==== EXTRAIT CHOISI

M. Colloghan

dimanche 22 décembre 2013

Argentine, la population se soulève contre la « méga-usine » de Monsanto

Par Benjamin Sourice

manifestation à Cordoba, Argentine, septembre 2013
Manifestation à Cordoba, Argentine, septembre 2013

Monsanto annonçait en juin 2012 la construction en Argentine de sa plus grande fabrique de semences de maïs transgéniques (OGM) d'Amérique Latine. Le pays, déjà deuxième producteur mondial d'OGM, est en passe de devenir un exportateur de semences GM bon marché. Sur le terrain, le bras de fer entre les habitants et la firme devient des plus musclés.


L'endroit choisi pour ce projet de « méga-fabrique » se nomme Malvinas Argentinas dans la proche banlieue de Cordoba, une ville entourée de soja GM et dont les habitations sont régulièrement soumises à des fumigations intempestives. Face au mutisme des autorités qui cautionnent le projet, des associations de défense de l'environnement, des organisations sociales, et des habitants bloquent désormais l'accès au chantier depuis fin septembre 2013.

Rapidement après l'annonce du projet, l'Assemblée des Habitants de Malvinas en Lutte pour la Vie s'est constituée à l’initiative de mères de familles et de résidents fatigués de subir cette pollution quotidienne. Les habitants ont vainement réclamer des informations à la municipalité et au gouvernement provincial.

En novembre 2012, l'Assemblée a commencé à exiger que la population de Malvinas Argentinas puisse se prononcer par référendum. Le maire Daniel Arzani et le gouverneur José Manuel de la Sota ont à nouveau refusé l'initiative. Les habitants exigent également le respect de la Loi Générale de défense de l'environnement qui oblige la réalisation d'une étude d'impact environnemental, mais faute d'avoir été réclamée par les autorités, Monsanto s'est affranchie sans difficulté de cette contrainte.


Occupation et résistance

Le 19 septembre 2013 un festival populaire, un « Printemps sans Monsanto », se tenait sur le site marquant le lancement d'une opération de blocage qui dure depuis deux mois. Depuis, les entreprises de construction avaient retiré leurs machines et les ouvriers ne se rendaient plus sur le site. Mais face à la résistance qui s'installe, Monsanto cherche à intimider les leaders locaux et menace de traîner en justice les habitants participant à l'occupation.

Le 31 octobre dernier, Monsanto a accusé Sofia Gatica de l'organisation des Mères de Ituzaingo et Eduardo Quispe, de l'Assemblée de Malvinas Argentinas, de « porter atteinte à la sécurité publique » en raison du blocage, tout en dénonçant de supposés « actes de violence contre le personnel » du chantier. En 2012, Sofia Gatica recevait le prix Goldman Environmental Prize pour son combat des mères argentines contre les pollutions agrochimiques affectant la santé des enfants. Les avocats de Monsanto accusent ces militants d'occuper illégalement le terrain, ce qui, selon le code pénal argentin pourrait leur valoir des peines de prison allant jusqu'à trois ans et de lourdes amendes au civil pour préjudices économiques.

========

SÉRIE D'EXERCICES
• 1. Répondez aux questions suivantes à partir de l'extrait sur l'usine de Monsanto en Argentine :
(a) En quel mois et quelle année Monsanto a-t-il annoncé la construction de sa fabrique de semences ?
(b) Quel maire a refusé l'initiative de référendum ?
(c) Quel prix Sofia Gatica a-t-elle reçu en 2012 ?
• 2. Renvoyez, s'il vous plaît, tout le passage de l'extrait sur l'usine de Monsanto en Argentine, depuis « En novembre 2012, l'Assemblée » jusqu'à « de cette contrainte. », sans rien y changer.

==== INFORMATIONS AFFICHÉES

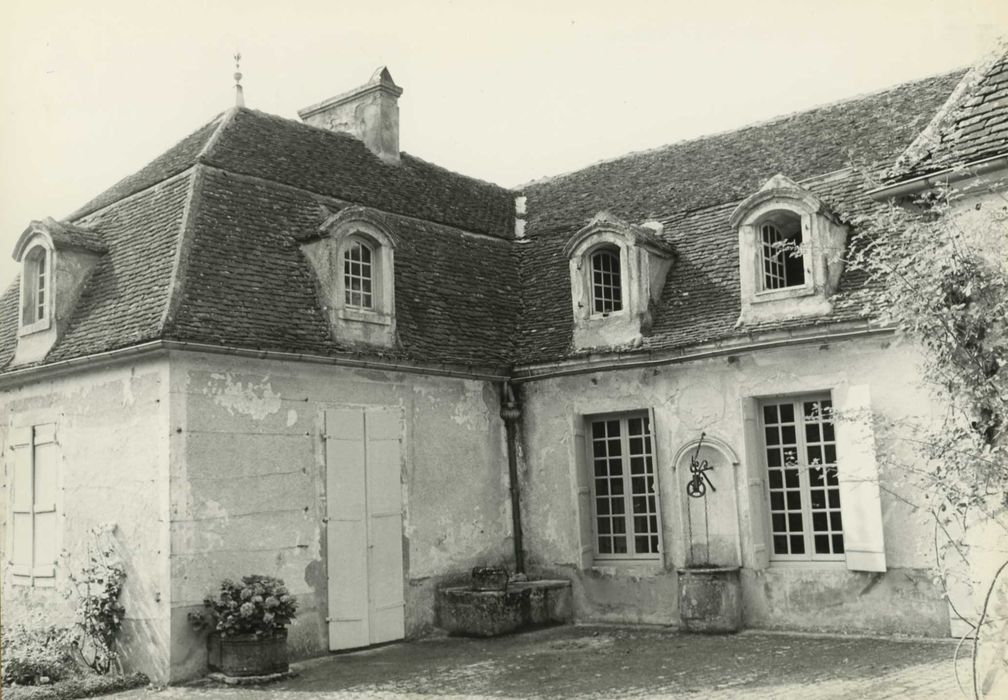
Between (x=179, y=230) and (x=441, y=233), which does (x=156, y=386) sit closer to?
(x=179, y=230)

========

RÉPONSES ATTENDUES
• 1.
(a) En juin 2012.
(b) Daniel Arzani.
(c) Le prix Goldman Environmental Prize.

• 2.
En novembre 2012, l'Assemblée a commencé à exiger que la population de Malvinas Argentinas puisse se prononcer par référendum. Le maire Daniel Arzani et le gouverneur José Manuel de la Sota ont à nouveau refusé l'initiative. Les habitants exigent également le respect de la Loi Générale de défense de l'environnement qui oblige la réalisation d'une étude d'impact environnemental, mais faute d'avoir été réclamée par les autorités, Monsanto s'est affranchie sans difficulté de cette contrainte.